Dennis Godby, ND

Your stomach needs acid for body to function properly

The word “hypochlorhydria” does not even appear in standard conventional medical dictionaries.

However, if you or a loved one experiences: frequent after meal abdominal bloating, gas, “heartburn,” indigestion and belching; weak fingernails; hair loss or thin, brittle hair; dry or weak skin; or a sense of rapid aging, please keep reading about a condition, not well-known in conventional medicine – low hydrochloric acid in the stomach.

The clinical experience of naturopathic medical doctors (NMDs) suggests that over one-half of the over-50 age group is hypochlorhydric.

Hydrochloric acid (HCl) is so critically important for digestion and our physiology that a reduction of HCl production has a profound effect on the body.

Stomach HCl is needed to digest dietary protein; it converts pepsinogen into a potent enzyme called pepsin, the only protein-digesting enzyme in the stomach.  Pepsin is most effective in a very acidic environment of a pH 2.

Fat and carbohydrate absorption also relies on stomach acid.  HCl is critical in the process of triggering the pancreas to produce fat-digesting enzymes (lipase), protein-digesting enzymes (protease), and carbohydrates (amylase).
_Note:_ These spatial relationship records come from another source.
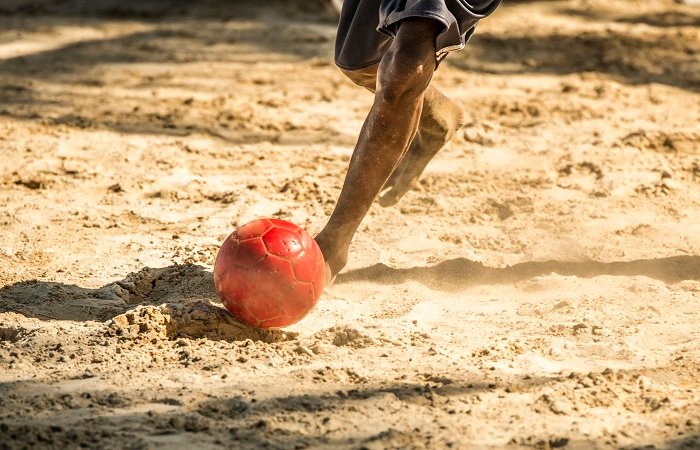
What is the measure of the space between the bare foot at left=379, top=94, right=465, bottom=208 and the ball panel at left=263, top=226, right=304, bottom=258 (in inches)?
43.0

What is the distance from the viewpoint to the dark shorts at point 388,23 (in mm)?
3574

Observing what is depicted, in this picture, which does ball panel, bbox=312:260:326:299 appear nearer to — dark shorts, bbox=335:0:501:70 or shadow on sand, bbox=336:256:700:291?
shadow on sand, bbox=336:256:700:291

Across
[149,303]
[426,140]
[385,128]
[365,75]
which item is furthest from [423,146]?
[149,303]

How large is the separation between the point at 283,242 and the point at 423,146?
1.29 meters

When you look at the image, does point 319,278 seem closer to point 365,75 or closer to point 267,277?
point 267,277

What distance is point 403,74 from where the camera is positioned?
11.8 feet

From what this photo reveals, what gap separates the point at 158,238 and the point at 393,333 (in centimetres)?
145

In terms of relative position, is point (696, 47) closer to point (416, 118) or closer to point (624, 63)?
point (624, 63)

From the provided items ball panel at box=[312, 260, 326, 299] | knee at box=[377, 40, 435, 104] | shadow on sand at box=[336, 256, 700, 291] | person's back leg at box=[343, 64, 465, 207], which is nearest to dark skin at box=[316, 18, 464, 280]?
knee at box=[377, 40, 435, 104]

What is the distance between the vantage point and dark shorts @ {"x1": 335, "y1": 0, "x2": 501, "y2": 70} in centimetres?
357

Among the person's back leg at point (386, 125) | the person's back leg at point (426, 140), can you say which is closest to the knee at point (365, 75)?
the person's back leg at point (426, 140)

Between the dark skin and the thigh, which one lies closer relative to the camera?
the dark skin

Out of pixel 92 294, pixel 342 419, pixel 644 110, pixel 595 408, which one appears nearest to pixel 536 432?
pixel 595 408

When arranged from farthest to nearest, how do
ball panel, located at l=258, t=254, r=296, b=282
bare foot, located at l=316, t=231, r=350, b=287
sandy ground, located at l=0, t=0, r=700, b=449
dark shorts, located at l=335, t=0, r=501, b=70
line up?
bare foot, located at l=316, t=231, r=350, b=287 → dark shorts, located at l=335, t=0, r=501, b=70 → ball panel, located at l=258, t=254, r=296, b=282 → sandy ground, located at l=0, t=0, r=700, b=449
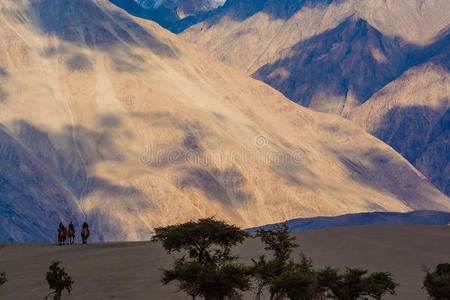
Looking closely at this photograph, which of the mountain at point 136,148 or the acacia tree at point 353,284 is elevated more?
the mountain at point 136,148

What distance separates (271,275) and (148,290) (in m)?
6.89

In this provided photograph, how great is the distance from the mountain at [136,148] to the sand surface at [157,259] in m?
85.0

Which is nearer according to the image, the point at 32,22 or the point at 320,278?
the point at 320,278

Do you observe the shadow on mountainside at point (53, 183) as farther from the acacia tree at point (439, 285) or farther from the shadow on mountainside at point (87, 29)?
the acacia tree at point (439, 285)

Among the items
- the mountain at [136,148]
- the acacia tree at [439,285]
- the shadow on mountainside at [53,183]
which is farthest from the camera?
the mountain at [136,148]

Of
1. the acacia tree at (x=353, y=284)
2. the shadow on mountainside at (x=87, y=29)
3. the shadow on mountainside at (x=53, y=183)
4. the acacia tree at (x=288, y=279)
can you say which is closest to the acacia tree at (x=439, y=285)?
the acacia tree at (x=353, y=284)

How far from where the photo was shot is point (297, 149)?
178500 millimetres

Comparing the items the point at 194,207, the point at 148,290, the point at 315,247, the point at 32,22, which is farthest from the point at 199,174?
the point at 148,290

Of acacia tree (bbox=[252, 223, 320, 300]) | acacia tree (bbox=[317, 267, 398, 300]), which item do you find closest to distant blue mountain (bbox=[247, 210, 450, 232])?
acacia tree (bbox=[252, 223, 320, 300])

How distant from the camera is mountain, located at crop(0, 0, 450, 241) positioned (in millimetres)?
139500

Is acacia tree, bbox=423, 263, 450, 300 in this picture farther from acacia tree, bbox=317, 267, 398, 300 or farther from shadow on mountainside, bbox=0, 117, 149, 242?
shadow on mountainside, bbox=0, 117, 149, 242

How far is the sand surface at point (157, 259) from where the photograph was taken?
107 feet

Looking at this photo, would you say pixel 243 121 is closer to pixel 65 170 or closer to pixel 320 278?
pixel 65 170

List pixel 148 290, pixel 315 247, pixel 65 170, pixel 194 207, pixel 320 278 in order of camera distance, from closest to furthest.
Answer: pixel 320 278 → pixel 148 290 → pixel 315 247 → pixel 194 207 → pixel 65 170
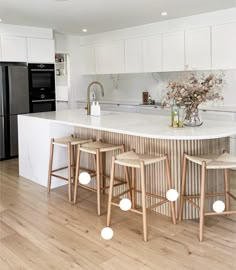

HCl also keeps the stomach sterile, preventing bacterial and yeast overgrowth (candida).  Stomach acid is needed to properly absorb micronutrients.

According to Dr. Dicken Weatherby, low HCl in the stomach can lead to improper digestion, pancreatic insufficiency, B12 deficiency and ulcers.

Bacterial overgrowth in the digestive tract (dysbiosis) is another problem.  A tendency to feel full for a long time after meals, or feel like food just sits in the stomach can develop, along with bad breath, frequent constipation and/or diarrhea.

The condition can come from aging, overconsumption of carbohydrates (especially refined), prescription drugs, low estrogen levels, stress or
thiamine and zinc deficiency.

Many serious conditions are related to hypochlorhydria, such as: adrenal exhaustion, anemia, autoimmune diseases (such as rheumatoid arthritis and lupus), childhood asthma, food allergies, gall bladder disease, irritable bowel syndrome, osteoporosis, skin diseases, thyroid and vertigo.

Many other conditions can also cause these above conditions and it is important to consult a health professional for a proper diagnosis.